The coach has an engagingly down-to-earth manner in dealing with questions. When I asked him whether he had felt any pressure stepping into Murray's shoes, he responded, with a chuckle: "I would liken it a bit to taking over from Sir Alex Ferguson, except for the fact Alex probably swears less than Kenny! Seriously, though, we had spent years together and it is a huge transition. We used to do the video analysis, discuss X, Y or Z, and, because we lived close to each other, rugby was never far from our minds.

"Despite things changing [Murray is now at Glasgow Warriors], it is not as if we never get the chance to talk and batter ideas around. I have Colin Ireland who is working with the backs, and Glen Tippet with the forwards, and we have built up a good relationship in a short period. But, clearly, Ayr enjoyed tremendous success under Kenny and our job is to ensure we keep that going."

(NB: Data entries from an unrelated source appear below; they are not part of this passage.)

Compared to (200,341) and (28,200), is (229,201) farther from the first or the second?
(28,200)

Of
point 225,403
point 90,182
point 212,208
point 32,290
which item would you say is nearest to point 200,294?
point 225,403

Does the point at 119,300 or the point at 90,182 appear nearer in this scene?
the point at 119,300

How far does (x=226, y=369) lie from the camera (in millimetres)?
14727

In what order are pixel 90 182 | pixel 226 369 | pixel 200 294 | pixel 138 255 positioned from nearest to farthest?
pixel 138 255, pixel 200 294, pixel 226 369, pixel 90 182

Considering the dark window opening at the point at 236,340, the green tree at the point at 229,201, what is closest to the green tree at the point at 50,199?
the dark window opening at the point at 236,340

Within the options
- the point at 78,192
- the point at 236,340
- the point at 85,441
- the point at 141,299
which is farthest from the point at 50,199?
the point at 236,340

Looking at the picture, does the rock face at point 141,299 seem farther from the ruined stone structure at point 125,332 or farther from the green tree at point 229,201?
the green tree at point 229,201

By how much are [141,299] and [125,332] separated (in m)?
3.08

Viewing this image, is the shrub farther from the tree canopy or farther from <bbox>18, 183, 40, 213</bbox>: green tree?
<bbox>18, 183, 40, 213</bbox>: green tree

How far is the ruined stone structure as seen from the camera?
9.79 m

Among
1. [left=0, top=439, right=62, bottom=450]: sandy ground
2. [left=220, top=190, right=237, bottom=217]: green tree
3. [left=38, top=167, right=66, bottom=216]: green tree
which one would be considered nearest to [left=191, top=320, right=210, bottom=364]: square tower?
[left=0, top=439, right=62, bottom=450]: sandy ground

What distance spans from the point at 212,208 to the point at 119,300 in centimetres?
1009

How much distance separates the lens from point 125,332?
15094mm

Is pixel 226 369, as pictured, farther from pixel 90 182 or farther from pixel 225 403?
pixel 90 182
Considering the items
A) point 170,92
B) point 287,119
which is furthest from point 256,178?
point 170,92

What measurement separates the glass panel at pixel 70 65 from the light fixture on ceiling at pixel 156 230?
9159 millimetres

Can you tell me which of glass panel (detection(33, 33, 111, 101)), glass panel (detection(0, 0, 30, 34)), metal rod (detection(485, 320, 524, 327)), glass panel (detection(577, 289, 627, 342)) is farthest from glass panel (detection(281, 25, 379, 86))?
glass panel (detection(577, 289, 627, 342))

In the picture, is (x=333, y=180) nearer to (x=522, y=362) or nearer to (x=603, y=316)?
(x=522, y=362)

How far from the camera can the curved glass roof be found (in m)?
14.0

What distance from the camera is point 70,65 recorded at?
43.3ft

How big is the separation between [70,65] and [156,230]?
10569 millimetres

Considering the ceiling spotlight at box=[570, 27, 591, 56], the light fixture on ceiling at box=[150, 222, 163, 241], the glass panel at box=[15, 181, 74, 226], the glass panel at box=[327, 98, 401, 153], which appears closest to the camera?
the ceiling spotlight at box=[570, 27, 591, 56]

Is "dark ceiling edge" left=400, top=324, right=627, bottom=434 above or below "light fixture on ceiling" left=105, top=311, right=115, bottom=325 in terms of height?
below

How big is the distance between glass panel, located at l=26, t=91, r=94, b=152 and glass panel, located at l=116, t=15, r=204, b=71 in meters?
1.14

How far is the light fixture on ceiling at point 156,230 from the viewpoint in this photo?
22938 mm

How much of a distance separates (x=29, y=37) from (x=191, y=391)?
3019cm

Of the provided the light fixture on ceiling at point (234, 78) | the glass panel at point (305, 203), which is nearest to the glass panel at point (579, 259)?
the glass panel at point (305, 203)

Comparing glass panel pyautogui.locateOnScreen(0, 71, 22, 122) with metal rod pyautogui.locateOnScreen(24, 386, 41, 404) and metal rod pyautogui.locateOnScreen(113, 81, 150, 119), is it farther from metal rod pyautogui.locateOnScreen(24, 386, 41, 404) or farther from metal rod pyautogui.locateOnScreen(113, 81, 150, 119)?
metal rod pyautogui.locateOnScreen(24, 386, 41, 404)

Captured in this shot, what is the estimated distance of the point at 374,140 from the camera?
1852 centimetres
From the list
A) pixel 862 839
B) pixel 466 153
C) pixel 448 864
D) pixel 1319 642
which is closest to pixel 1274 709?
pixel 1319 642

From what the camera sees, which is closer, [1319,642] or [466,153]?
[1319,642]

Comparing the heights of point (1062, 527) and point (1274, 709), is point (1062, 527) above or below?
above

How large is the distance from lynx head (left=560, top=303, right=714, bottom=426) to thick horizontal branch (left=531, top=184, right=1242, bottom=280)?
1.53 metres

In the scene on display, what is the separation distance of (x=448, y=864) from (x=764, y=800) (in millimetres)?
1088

In common with Scotland's other representatives in the British & Irish Cup, Ayr have found life tough against Jersey and Cornish Pirates, yet Laverie is not overly depressed about the standard on the grassroots circuit. His main priority is the Premiership, and although his team have already played 20 matches - counting pre-season - it is only early November. Thus, one of the problems for the Scots teams is managing their squads throughout a disjointed calendar.

"The Warriors have just had a week off, to recharge the batteries, but that is not an option for us; our lads practise hard and their attitude to training is first-class, but they have other things in their life," said Laverie. "Losing two of our opening three games wasn't in the script, but this is a hard competition and the top six or seven sides are all capable of causing damage to the others. So I have no doubt there will plenty of surprises in the months ahead.

"I have been pleased with the way we have reacted to early setbacks. We are putting ourselves in a decent position to challenge."

It looked as if Laverie might be emulating Davie Moyes in the club rugby milieu. Gradually, both men seem to be making positive things happen under their tenure.